*** MATERIAL SHOWN ***

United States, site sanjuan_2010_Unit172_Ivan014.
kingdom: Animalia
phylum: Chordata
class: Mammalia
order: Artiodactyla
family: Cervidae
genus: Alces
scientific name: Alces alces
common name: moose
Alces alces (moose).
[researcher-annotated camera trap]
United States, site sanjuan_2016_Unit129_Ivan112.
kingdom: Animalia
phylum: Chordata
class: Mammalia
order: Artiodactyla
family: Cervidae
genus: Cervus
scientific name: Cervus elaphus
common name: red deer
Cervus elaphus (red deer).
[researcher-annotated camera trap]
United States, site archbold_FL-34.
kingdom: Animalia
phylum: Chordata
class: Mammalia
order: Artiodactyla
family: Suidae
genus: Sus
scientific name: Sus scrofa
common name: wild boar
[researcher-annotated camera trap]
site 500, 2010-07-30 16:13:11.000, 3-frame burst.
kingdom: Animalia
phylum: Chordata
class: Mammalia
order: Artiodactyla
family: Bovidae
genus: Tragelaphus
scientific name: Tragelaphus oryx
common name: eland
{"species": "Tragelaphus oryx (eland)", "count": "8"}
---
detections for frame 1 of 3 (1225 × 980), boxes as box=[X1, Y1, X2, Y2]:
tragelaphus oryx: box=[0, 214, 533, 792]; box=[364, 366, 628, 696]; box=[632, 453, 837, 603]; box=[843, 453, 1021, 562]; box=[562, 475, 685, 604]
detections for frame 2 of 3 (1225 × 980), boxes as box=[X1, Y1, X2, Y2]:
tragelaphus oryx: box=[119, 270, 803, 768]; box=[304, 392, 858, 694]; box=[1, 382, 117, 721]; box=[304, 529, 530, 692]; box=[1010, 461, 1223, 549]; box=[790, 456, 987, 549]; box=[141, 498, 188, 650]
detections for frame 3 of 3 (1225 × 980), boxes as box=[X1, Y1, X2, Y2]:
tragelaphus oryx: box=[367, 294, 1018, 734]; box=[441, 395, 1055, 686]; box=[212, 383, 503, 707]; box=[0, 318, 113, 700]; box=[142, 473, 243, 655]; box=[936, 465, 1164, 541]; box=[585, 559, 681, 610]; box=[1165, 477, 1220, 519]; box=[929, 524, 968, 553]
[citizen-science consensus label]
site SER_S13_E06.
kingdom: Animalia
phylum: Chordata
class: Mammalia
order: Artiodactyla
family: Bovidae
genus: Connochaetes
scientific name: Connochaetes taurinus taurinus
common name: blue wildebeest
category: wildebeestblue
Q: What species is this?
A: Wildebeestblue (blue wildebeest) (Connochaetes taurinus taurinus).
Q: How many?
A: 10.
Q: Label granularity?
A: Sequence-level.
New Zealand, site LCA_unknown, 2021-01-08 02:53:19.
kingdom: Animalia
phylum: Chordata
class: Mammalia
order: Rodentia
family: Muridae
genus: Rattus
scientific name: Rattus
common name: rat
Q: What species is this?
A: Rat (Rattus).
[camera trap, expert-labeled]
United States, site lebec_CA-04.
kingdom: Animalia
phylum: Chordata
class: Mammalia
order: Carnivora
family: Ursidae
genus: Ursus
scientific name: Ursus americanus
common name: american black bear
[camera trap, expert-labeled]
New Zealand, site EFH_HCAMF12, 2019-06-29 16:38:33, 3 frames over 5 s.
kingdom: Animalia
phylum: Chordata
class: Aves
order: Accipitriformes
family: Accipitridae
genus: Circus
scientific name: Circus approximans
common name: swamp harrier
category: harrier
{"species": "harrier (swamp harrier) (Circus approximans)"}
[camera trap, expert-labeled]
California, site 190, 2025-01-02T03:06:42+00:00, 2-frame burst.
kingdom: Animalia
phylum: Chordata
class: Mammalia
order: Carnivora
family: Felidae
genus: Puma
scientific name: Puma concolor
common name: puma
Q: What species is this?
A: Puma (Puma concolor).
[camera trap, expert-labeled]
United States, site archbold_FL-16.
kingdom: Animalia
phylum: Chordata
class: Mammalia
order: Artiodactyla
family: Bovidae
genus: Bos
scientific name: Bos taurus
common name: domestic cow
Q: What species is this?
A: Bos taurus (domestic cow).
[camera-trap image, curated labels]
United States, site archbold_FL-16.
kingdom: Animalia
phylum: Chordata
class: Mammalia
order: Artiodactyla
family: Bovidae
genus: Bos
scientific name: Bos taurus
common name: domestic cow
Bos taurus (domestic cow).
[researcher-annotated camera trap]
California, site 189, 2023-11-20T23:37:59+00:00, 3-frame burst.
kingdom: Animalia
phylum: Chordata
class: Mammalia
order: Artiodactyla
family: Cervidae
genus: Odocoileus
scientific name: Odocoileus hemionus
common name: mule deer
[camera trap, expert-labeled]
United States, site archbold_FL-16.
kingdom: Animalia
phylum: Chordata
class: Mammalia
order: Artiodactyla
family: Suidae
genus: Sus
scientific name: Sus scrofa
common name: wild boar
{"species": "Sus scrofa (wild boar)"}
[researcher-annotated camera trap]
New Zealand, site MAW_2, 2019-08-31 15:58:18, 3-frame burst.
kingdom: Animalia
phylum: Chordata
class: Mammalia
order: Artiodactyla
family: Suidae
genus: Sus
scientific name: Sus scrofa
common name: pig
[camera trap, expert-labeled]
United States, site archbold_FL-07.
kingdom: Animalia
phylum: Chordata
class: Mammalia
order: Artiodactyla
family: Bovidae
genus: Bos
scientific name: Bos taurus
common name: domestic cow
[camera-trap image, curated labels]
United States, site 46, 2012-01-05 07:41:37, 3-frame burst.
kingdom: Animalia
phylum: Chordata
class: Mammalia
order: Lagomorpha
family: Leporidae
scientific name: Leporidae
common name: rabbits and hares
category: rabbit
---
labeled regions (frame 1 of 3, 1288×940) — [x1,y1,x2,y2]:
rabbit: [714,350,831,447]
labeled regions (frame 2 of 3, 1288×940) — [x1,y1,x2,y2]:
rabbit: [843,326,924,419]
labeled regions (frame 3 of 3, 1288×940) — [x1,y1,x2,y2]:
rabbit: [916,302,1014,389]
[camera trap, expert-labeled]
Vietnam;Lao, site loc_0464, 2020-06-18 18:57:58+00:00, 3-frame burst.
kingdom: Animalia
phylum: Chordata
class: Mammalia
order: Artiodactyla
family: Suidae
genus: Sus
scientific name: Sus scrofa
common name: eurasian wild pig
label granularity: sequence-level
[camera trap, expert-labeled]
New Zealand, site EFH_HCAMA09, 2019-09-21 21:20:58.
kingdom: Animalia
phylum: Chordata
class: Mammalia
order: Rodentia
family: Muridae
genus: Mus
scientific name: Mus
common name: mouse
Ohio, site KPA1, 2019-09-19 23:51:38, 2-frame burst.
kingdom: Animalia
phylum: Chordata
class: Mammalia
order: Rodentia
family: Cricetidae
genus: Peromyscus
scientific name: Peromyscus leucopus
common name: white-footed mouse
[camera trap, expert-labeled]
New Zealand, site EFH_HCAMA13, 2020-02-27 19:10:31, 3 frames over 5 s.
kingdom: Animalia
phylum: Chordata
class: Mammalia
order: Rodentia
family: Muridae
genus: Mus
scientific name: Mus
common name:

*** End of MATERIAL SHOWN ***

> **ACTIVITY**
Write down every record shown above precisely.

> **EXERCISE SOLUTION**
United States, site sanjuan_2010_Unit172_Ivan014.
kingdom: Animalia
phylum: Chordata
class: Mammalia
order: Artiodactyla
family: Cervidae
genus: Alces
scientific name: Alces alces
common name: moose
Alces alces (moose).
[researcher-annotated camera trap]
United States, site sanjuan_2016_Unit129_Ivan112.
kingdom: Animalia
phylum: Chordata
class: Mammalia
order: Artiodactyla
family: Cervidae
genus: Cervus
scientific name: Cervus elaphus
common name: red deer
Cervus elaphus (red deer).
[researcher-annotated camera trap]
United States, site archbold_FL-34.
kingdom: Animalia
phylum: Chordata
class: Mammalia
order: Artiodactyla
family: Suidae
genus: Sus
scientific name: Sus scrofa
common name: wild boar
[researcher-annotated camera trap]
site 500, 2010-07-30 16:13:11.000, 3-frame burst.
kingdom: Animalia
phylum: Chordata
class: Mammalia
order: Artiodactyla
family: Bovidae
genus: Tragelaphus
scientific name: Tragelaphus oryx
common name: eland
{"species": "Tragelaphus oryx (eland)", "count": "8"}
---
detections for frame 1 of 3 (1225 × 980), boxes as box=[X1, Y1, X2, Y2]:
tragelaphus oryx: box=[0, 214, 533, 792]; box=[364, 366, 628, 696]; box=[632, 453, 837, 603]; box=[843, 453, 1021, 562]; box=[562, 475, 685, 604]
detections for frame 2 of 3 (1225 × 980), boxes as box=[X1, Y1, X2, Y2]:
tragelaphus oryx: box=[119, 270, 803, 768]; box=[304, 392, 858, 694]; box=[1, 382, 117, 721]; box=[304, 529, 530, 692]; box=[1010, 461, 1223, 549]; box=[790, 456, 987, 549]; box=[141, 498, 188, 650]
detections for frame 3 of 3 (1225 × 980), boxes as box=[X1, Y1, X2, Y2]:
tragelaphus oryx: box=[367, 294, 1018, 734]; box=[441, 395, 1055, 686]; box=[212, 383, 503, 707]; box=[0, 318, 113, 700]; box=[142, 473, 243, 655]; box=[936, 465, 1164, 541]; box=[585, 559, 681, 610]; box=[1165, 477, 1220, 519]; box=[929, 524, 968, 553]
[citizen-science consensus label]
site SER_S13_E06.
kingdom: Animalia
phylum: Chordata
class: Mammalia
order: Artiodactyla
family: Bovidae
genus: Connochaetes
scientific name: Connochaetes taurinus taurinus
common name: blue wildebeest
category: wildebeestblue
Q: What species is this?
A: Wildebeestblue (blue wildebeest) (Connochaetes taurinus taurinus).
Q: How many?
A: 10.
Q: Label granularity?
A: Sequence-level.
New Zealand, site LCA_unknown, 2021-01-08 02:53:19.
kingdom: Animalia
phylum: Chordata
class: Mammalia
order: Rodentia
family: Muridae
genus: Rattus
scientific name: Rattus
common name: rat
Q: What species is this?
A: Rat (Rattus).
[camera trap, expert-labeled]
United States, site lebec_CA-04.
kingdom: Animalia
phylum: Chordata
class: Mammalia
order: Carnivora
family: Ursidae
genus: Ursus
scientific name: Ursus americanus
common name: american black bear
[camera trap, expert-labeled]
New Zealand, site EFH_HCAMF12, 2019-06-29 16:38:33, 3 frames over 5 s.
kingdom: Animalia
phylum: Chordata
class: Aves
order: Accipitriformes
family: Accipitridae
genus: Circus
scientific name: Circus approximans
common name: swamp harrier
category: harrier
{"species": "harrier (swamp harrier) (Circus approximans)"}
[camera trap, expert-labeled]
California, site 190, 2025-01-02T03:06:42+00:00, 2-frame burst.
kingdom: Animalia
phylum: Chordata
class: Mammalia
order: Carnivora
family: Felidae
genus: Puma
scientific name: Puma concolor
common name: puma
Q: What species is this?
A: Puma (Puma concolor).
[camera trap, expert-labeled]
United States, site archbold_FL-16.
kingdom: Animalia
phylum: Chordata
class: Mammalia
order: Artiodactyla
family: Bovidae
genus: Bos
scientific name: Bos taurus
common name: domestic cow
Q: What species is this?
A: Bos taurus (domestic cow).
[camera-trap image, curated labels]
United States, site archbold_FL-16.
kingdom: Animalia
phylum: Chordata
class: Mammalia
order: Artiodactyla
family: Bovidae
genus: Bos
scientific name: Bos taurus
common name: domestic cow
Bos taurus (domestic cow).
[researcher-annotated camera trap]
California, site 189, 2023-11-20T23:37:59+00:00, 3-frame burst.
kingdom: Animalia
phylum: Chordata
class: Mammalia
order: Artiodactyla
family: Cervidae
genus: Odocoileus
scientific name: Odocoileus hemionus
common name: mule deer
[camera trap, expert-labeled]
United States, site archbold_FL-16.
kingdom: Animalia
phylum: Chordata
class: Mammalia
order: Artiodactyla
family: Suidae
genus: Sus
scientific name: Sus scrofa
common name: wild boar
{"species": "Sus scrofa (wild boar)"}
[researcher-annotated camera trap]
New Zealand, site MAW_2, 2019-08-31 15:58:18, 3-frame burst.
kingdom: Animalia
phylum: Chordata
class: Mammalia
order: Artiodactyla
family: Suidae
genus: Sus
scientific name: Sus scrofa
common name: pig
[camera trap, expert-labeled]
United States, site archbold_FL-07.
kingdom: Animalia
phylum: Chordata
class: Mammalia
order: Artiodactyla
family: Bovidae
genus: Bos
scientific name: Bos taurus
common name: domestic cow
[camera-trap image, curated labels]
United States, site 46, 2012-01-05 07:41:37, 3-frame burst.
kingdom: Animalia
phylum: Chordata
class: Mammalia
order: Lagomorpha
family: Leporidae
scientific name: Leporidae
common name: rabbits and hares
category: rabbit
---
labeled regions (frame 1 of 3, 1288×940) — [x1,y1,x2,y2]:
rabbit: [714,350,831,447]
labeled regions (frame 2 of 3, 1288×940) — [x1,y1,x2,y2]:
rabbit: [843,326,924,419]
labeled regions (frame 3 of 3, 1288×940) — [x1,y1,x2,y2]:
rabbit: [916,302,1014,389]
[camera trap, expert-labeled]
Vietnam;Lao, site loc_0464, 2020-06-18 18:57:58+00:00, 3-frame burst.
kingdom: Animalia
phylum: Chordata
class: Mammalia
order: Artiodactyla
family: Suidae
genus: Sus
scientific name: Sus scrofa
common name: eurasian wild pig
label granularity: sequence-level
[camera trap, expert-labeled]
New Zealand, site EFH_HCAMA09, 2019-09-21 21:20:58.
kingdom: Animalia
phylum: Chordata
class: Mammalia
order: Rodentia
family: Muridae
genus: Mus
scientific name: Mus
common name: mouse
Ohio, site KPA1, 2019-09-19 23:51:38, 2-frame burst.
kingdom: Animalia
phylum: Chordata
class: Mammalia
order: Rodentia
family: Cricetidae
genus: Peromyscus
scientific name: Peromyscus leucopus
common name: white-footed mouse
[camera trap, expert-labeled]
New Zealand, site EFH_HCAMA13, 2020-02-27 19:10:31, 3 frames over 5 s.
kingdom: Animalia
phylum: Chordata
class: Mammalia
order: Rodentia
family: Muridae
genus: Mus
scientific name: Mus
common name:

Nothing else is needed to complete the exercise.